Писатель Платон Беседин — о политическом и метафизическом смысле «Конца прекрасной эпохи»

Здесь твоя Родина

Платон Беседин. Фото из личного архива

Алексей Балабанов устами героя-таксиста в культовом фильме «Брат-2», возможно, сформулировал главный вопрос российского кинематографа как отражения реальной жизни: «А где твоя Родина, сынок?» Случилось это в начале нулевых, когда голодные, холодные, кровавые, но очень интересные девяностые развеяли прах останков советских динозавров. Борис Ельцин отплясал, партийные бонзы умерли и сам кинематограф, зиждившийся на раскрошившемся наследии СССР, стал новым. Хорошим или плохим — вопрос дискуссионный, но то, что новым — безусловно.

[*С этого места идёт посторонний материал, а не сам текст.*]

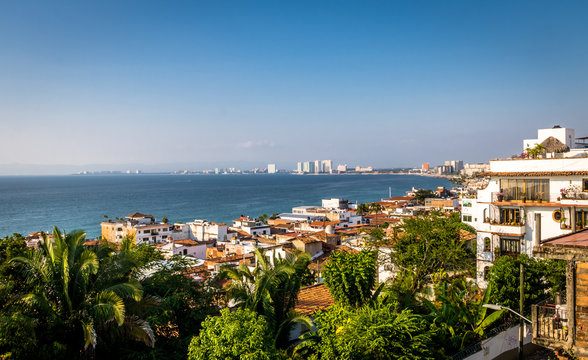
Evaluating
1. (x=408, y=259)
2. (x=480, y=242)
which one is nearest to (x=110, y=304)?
(x=408, y=259)

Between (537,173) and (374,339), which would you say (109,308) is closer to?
(374,339)

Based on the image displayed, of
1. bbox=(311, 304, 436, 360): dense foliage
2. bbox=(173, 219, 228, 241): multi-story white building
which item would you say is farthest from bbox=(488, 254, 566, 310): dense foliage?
bbox=(173, 219, 228, 241): multi-story white building

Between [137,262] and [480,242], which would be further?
[480,242]

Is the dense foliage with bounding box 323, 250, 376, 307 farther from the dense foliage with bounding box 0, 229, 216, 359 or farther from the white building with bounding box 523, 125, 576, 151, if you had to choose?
the white building with bounding box 523, 125, 576, 151

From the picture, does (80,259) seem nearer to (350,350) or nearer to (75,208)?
(350,350)

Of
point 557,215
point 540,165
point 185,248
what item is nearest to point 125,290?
point 557,215

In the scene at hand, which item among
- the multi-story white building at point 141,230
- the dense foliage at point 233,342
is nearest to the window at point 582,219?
the dense foliage at point 233,342

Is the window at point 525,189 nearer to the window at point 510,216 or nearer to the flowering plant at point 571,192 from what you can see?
the window at point 510,216
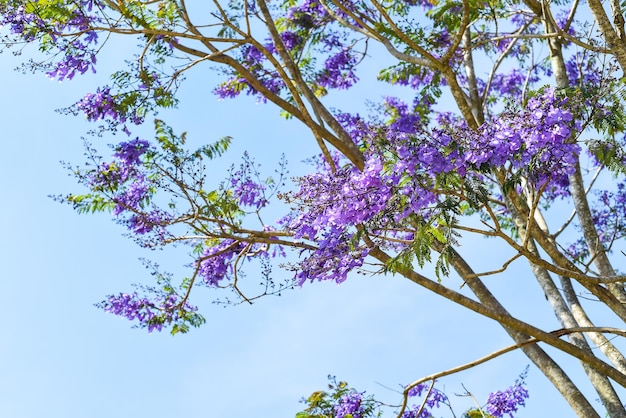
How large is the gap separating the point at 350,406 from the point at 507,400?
6.30 feet

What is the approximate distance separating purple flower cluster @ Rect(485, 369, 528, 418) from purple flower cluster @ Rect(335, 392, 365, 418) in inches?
67.6

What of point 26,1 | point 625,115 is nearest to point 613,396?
point 625,115

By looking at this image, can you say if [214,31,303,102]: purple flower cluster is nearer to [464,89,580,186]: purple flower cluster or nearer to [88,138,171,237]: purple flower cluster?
[88,138,171,237]: purple flower cluster

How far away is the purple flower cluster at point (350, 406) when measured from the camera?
654 cm

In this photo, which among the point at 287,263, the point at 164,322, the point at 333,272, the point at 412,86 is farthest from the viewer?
the point at 412,86

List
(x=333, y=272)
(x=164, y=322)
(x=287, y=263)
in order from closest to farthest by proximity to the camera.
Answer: (x=333, y=272) < (x=287, y=263) < (x=164, y=322)

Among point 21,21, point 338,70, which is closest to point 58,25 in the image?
point 21,21

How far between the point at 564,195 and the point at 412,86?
2448 mm

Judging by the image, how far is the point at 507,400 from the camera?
7.63 meters

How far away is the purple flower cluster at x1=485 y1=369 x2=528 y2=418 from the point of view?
760 centimetres

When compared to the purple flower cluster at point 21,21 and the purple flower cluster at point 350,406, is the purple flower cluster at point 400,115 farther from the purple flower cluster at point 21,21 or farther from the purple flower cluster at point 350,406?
the purple flower cluster at point 21,21

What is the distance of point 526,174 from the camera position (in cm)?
450

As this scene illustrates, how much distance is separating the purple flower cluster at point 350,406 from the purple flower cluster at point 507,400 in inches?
67.6

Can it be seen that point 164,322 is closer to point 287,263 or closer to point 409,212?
point 287,263
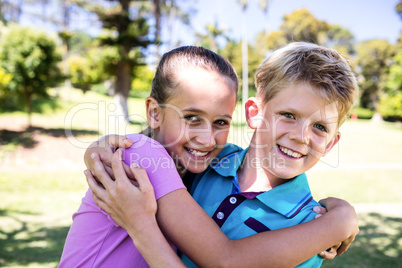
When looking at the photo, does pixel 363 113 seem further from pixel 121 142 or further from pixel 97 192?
pixel 97 192

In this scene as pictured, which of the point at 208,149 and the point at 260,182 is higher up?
the point at 208,149

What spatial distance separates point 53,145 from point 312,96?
11053mm

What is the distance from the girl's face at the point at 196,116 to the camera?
1.57 m

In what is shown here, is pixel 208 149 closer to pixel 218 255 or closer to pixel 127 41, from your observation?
pixel 218 255

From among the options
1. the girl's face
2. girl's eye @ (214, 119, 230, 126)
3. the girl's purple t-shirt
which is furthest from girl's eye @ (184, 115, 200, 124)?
the girl's purple t-shirt

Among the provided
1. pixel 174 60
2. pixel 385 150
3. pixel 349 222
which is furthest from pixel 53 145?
pixel 385 150

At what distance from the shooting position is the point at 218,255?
3.72ft

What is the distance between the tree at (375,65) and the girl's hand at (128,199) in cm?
3693

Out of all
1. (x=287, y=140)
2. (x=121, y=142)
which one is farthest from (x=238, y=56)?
(x=121, y=142)

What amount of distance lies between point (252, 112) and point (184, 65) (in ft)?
1.40

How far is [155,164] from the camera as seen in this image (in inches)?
51.4

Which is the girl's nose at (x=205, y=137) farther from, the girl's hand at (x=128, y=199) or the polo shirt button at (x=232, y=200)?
the girl's hand at (x=128, y=199)

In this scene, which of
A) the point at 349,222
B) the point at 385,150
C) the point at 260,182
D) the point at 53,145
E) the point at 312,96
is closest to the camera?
the point at 349,222

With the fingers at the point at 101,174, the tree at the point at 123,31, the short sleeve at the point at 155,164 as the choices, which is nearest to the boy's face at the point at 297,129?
the short sleeve at the point at 155,164
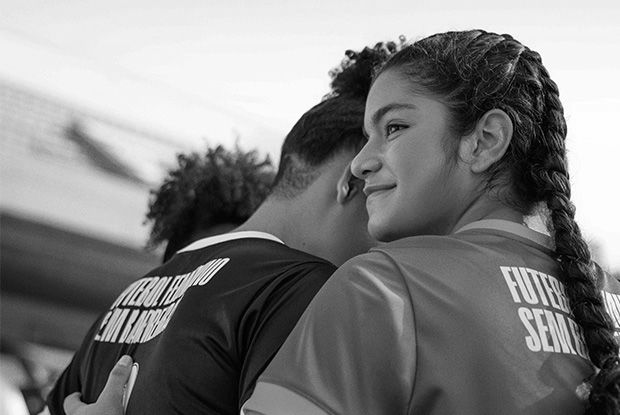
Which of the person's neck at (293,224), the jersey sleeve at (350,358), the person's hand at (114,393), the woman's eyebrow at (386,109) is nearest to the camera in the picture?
the jersey sleeve at (350,358)

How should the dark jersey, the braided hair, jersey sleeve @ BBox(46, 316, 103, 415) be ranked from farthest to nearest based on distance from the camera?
1. jersey sleeve @ BBox(46, 316, 103, 415)
2. the dark jersey
3. the braided hair

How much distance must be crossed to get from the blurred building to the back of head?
16.3 ft

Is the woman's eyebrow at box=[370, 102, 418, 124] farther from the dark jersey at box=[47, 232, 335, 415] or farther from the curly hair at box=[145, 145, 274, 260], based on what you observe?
the curly hair at box=[145, 145, 274, 260]

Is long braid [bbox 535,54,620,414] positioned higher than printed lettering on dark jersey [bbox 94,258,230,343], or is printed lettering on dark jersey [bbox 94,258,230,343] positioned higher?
long braid [bbox 535,54,620,414]

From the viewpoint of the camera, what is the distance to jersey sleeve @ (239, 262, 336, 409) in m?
1.58

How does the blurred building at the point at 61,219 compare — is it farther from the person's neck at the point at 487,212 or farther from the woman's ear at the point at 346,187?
the person's neck at the point at 487,212

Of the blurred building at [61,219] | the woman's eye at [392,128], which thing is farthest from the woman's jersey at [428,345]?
the blurred building at [61,219]

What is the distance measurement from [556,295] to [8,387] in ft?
16.7

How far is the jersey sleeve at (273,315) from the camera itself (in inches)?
62.4

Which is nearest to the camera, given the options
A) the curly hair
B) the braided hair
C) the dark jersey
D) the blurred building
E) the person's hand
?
the braided hair

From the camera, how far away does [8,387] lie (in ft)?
19.4

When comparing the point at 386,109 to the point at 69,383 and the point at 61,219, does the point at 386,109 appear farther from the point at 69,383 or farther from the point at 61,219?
the point at 61,219

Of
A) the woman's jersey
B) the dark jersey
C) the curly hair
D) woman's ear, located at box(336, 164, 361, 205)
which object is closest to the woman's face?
the woman's jersey

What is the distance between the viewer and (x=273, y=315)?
1.64 meters
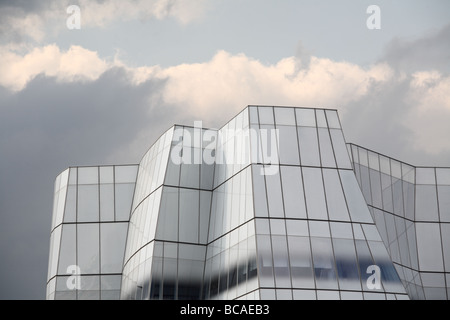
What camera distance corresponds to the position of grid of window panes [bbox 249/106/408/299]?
143 ft

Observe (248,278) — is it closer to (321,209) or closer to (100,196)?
(321,209)

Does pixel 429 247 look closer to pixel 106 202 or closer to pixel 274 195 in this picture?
pixel 274 195

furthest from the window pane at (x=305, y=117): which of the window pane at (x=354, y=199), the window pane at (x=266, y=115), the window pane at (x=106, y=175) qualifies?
the window pane at (x=106, y=175)

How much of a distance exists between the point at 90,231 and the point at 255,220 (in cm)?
1744

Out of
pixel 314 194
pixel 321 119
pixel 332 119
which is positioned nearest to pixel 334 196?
pixel 314 194

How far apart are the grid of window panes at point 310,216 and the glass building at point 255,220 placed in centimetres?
8

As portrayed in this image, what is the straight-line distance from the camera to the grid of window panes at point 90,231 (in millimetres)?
54844

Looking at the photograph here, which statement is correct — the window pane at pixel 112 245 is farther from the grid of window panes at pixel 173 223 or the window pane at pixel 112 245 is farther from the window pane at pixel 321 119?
the window pane at pixel 321 119

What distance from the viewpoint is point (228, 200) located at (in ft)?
161

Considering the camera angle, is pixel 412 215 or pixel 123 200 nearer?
pixel 123 200

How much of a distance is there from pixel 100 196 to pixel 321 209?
65.8ft

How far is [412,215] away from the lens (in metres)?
58.4

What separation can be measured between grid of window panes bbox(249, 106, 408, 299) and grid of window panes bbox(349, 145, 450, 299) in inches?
273
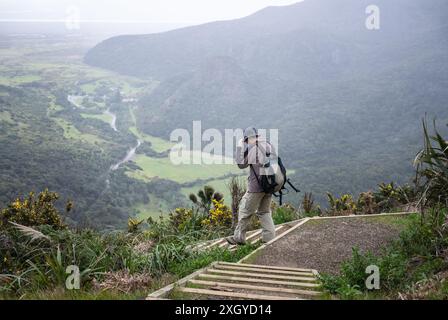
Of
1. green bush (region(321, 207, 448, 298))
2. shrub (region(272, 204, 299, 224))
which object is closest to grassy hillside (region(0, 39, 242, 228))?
shrub (region(272, 204, 299, 224))

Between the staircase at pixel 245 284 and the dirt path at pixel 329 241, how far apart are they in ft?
2.04

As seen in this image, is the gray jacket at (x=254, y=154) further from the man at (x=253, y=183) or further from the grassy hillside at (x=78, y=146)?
the grassy hillside at (x=78, y=146)

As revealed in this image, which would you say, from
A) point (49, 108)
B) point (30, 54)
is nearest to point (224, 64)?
point (30, 54)

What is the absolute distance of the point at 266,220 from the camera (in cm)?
710

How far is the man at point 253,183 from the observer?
21.2 feet

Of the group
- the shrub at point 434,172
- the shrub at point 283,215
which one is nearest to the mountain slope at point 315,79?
the shrub at point 283,215

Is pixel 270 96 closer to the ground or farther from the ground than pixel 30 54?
closer to the ground

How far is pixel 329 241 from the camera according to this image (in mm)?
7105

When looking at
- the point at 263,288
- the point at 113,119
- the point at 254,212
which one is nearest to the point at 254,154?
the point at 254,212

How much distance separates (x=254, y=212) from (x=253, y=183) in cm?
44

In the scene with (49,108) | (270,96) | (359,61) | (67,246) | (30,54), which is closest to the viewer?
(67,246)

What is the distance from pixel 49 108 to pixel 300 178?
4295 centimetres

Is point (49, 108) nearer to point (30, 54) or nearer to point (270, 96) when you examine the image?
point (30, 54)

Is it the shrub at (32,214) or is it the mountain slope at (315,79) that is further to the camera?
the mountain slope at (315,79)
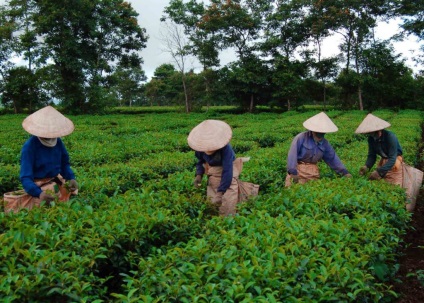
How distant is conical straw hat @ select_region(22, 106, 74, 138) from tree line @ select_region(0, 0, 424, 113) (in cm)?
2725

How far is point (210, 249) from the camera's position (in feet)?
11.2

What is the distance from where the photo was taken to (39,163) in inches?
194

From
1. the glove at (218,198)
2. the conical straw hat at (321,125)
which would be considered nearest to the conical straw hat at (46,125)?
the glove at (218,198)

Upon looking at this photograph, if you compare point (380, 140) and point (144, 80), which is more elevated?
point (144, 80)

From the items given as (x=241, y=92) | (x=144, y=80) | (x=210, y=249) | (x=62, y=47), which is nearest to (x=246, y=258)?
(x=210, y=249)

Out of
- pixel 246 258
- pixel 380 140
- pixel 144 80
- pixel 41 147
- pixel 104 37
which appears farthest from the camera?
pixel 144 80

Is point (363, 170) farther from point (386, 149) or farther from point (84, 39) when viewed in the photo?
point (84, 39)

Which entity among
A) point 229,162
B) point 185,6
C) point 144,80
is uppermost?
point 185,6

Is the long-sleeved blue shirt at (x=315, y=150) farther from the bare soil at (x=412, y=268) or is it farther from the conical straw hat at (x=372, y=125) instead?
the bare soil at (x=412, y=268)

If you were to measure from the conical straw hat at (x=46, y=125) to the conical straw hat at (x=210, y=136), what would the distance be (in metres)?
1.53

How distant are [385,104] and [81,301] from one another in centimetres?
3738

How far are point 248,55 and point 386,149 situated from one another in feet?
100

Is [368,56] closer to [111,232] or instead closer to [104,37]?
[104,37]

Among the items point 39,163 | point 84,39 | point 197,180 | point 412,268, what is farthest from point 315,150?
point 84,39
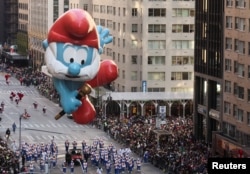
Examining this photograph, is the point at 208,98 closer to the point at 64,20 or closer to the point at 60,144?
the point at 60,144

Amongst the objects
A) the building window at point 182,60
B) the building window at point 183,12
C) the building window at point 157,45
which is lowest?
the building window at point 182,60

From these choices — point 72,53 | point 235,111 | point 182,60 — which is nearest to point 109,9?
point 182,60

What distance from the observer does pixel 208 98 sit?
94.5 m

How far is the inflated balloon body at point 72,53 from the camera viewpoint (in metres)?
37.5

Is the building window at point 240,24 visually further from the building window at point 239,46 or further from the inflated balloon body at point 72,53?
the inflated balloon body at point 72,53

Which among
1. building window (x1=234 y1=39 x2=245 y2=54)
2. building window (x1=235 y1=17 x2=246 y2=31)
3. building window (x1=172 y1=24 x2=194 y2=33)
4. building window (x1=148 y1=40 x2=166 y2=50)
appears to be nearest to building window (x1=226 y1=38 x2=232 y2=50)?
building window (x1=234 y1=39 x2=245 y2=54)

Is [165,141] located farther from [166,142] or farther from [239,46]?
[239,46]

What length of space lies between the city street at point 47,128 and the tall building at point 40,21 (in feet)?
108

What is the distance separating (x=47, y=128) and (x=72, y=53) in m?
69.4

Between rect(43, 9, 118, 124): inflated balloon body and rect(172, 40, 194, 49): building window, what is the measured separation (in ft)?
285

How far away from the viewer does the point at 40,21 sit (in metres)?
183

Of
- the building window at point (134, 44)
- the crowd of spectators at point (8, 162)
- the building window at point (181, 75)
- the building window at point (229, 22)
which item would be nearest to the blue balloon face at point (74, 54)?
the crowd of spectators at point (8, 162)

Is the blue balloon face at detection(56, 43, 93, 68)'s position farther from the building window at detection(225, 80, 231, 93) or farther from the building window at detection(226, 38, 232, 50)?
the building window at detection(226, 38, 232, 50)

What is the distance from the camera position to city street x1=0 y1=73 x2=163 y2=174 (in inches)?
3537
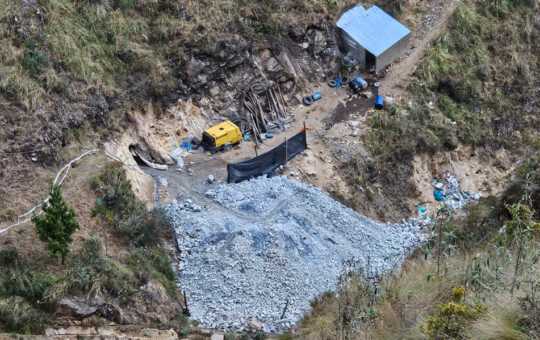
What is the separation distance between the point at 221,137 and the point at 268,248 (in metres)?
7.15

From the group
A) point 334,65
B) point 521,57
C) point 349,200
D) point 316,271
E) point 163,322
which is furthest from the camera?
point 521,57

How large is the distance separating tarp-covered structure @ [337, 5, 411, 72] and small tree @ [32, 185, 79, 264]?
17.6m

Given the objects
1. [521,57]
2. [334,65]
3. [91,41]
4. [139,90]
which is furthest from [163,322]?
[521,57]

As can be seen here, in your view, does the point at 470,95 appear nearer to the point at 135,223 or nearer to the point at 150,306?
the point at 135,223

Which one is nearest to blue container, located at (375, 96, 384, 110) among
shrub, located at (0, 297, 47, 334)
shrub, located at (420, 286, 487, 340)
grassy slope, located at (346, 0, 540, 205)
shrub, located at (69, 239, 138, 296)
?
grassy slope, located at (346, 0, 540, 205)

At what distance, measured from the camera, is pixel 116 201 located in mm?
18078

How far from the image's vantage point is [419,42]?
29.1 m

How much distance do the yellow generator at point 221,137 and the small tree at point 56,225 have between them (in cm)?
933

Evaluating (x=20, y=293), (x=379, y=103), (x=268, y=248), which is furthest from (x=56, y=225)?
(x=379, y=103)

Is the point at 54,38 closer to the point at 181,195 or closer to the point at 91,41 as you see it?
the point at 91,41

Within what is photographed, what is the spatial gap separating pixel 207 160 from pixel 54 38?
748cm

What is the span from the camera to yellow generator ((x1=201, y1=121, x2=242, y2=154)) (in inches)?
920

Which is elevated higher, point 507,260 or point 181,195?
point 507,260

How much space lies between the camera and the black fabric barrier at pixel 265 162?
21.4 m
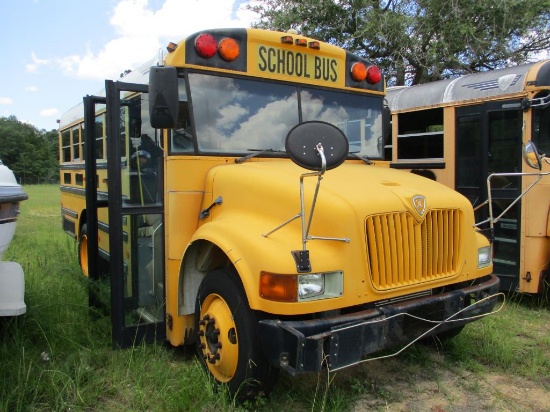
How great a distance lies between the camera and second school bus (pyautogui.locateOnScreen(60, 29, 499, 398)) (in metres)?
2.53

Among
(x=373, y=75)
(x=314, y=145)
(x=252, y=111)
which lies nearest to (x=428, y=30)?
(x=373, y=75)

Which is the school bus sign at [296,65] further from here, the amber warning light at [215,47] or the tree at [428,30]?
the tree at [428,30]

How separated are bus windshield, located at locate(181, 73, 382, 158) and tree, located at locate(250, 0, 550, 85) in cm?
808

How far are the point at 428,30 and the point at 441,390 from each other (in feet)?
33.1

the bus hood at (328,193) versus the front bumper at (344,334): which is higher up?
the bus hood at (328,193)

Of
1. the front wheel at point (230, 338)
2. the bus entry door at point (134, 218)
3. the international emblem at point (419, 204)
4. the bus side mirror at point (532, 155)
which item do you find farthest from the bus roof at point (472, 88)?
the front wheel at point (230, 338)

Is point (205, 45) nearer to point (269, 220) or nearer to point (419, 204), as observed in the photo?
point (269, 220)

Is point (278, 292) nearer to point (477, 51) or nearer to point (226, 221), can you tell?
point (226, 221)

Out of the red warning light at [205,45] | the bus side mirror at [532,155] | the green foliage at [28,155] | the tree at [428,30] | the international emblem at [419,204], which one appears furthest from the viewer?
the green foliage at [28,155]

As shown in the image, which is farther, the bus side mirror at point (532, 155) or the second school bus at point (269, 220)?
the bus side mirror at point (532, 155)

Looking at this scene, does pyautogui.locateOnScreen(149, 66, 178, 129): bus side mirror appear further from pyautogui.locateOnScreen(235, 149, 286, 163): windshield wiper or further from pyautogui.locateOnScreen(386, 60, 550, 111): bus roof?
pyautogui.locateOnScreen(386, 60, 550, 111): bus roof

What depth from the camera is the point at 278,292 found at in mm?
2463

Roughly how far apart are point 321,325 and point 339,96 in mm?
2142

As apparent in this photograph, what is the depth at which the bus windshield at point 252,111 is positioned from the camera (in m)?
3.38
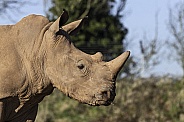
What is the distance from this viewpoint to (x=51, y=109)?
1057cm

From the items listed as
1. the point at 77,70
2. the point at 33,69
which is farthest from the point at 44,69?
the point at 77,70

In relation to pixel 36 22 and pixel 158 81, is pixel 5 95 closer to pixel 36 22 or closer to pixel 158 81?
pixel 36 22

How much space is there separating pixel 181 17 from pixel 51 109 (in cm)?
542

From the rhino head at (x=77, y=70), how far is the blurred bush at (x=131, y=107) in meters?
7.39

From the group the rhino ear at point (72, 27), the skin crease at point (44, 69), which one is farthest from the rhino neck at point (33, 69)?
the rhino ear at point (72, 27)

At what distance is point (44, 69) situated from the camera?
2764 mm

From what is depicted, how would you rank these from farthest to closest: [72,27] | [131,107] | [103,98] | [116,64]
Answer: [131,107] < [72,27] < [116,64] < [103,98]

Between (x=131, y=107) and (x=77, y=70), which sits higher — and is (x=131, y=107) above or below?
below

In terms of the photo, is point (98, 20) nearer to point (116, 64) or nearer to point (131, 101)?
point (131, 101)

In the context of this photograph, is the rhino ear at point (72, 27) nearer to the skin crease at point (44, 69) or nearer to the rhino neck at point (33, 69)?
the skin crease at point (44, 69)

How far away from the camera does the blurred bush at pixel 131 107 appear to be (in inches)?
410

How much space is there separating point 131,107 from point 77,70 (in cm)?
807

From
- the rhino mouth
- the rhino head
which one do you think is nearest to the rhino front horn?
the rhino head

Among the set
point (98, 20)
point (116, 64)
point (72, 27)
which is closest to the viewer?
point (116, 64)
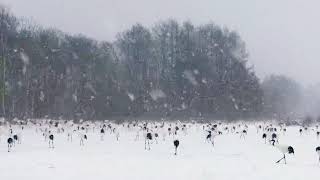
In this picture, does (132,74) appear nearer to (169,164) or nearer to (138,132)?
(138,132)

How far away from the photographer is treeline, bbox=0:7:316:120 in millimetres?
66562

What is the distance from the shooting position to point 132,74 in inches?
3263

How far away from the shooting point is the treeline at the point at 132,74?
218ft

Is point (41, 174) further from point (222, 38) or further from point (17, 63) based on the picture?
point (222, 38)

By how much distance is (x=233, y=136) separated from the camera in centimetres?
3781

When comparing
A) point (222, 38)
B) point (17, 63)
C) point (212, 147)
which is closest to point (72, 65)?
point (17, 63)

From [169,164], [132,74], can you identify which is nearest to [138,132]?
[169,164]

И режиссеры, получившие кое-какие деньги (сначала от меценатов, а после от государства), занялись поиском новой России, воссоздавая ее из имеющегося материала и заглядывая в прекрасное/жуткое далёко. Страна предстала воровской, как в «Бумере» Петра Буслова. Православной, как в «Острове» Павла Лунгина. Патриотической, как в фильмах Вячеслава Хотиненко. Симфоничной, как в эпосах Никиты Михалкова. Гламурной, как в «Глянце» Андрея Кончаловского. Западно-калькированной, как в бедовых комедиях. Или потерянно-обреченной, как в недавнем «Левиафане» Андрея Звягинцева.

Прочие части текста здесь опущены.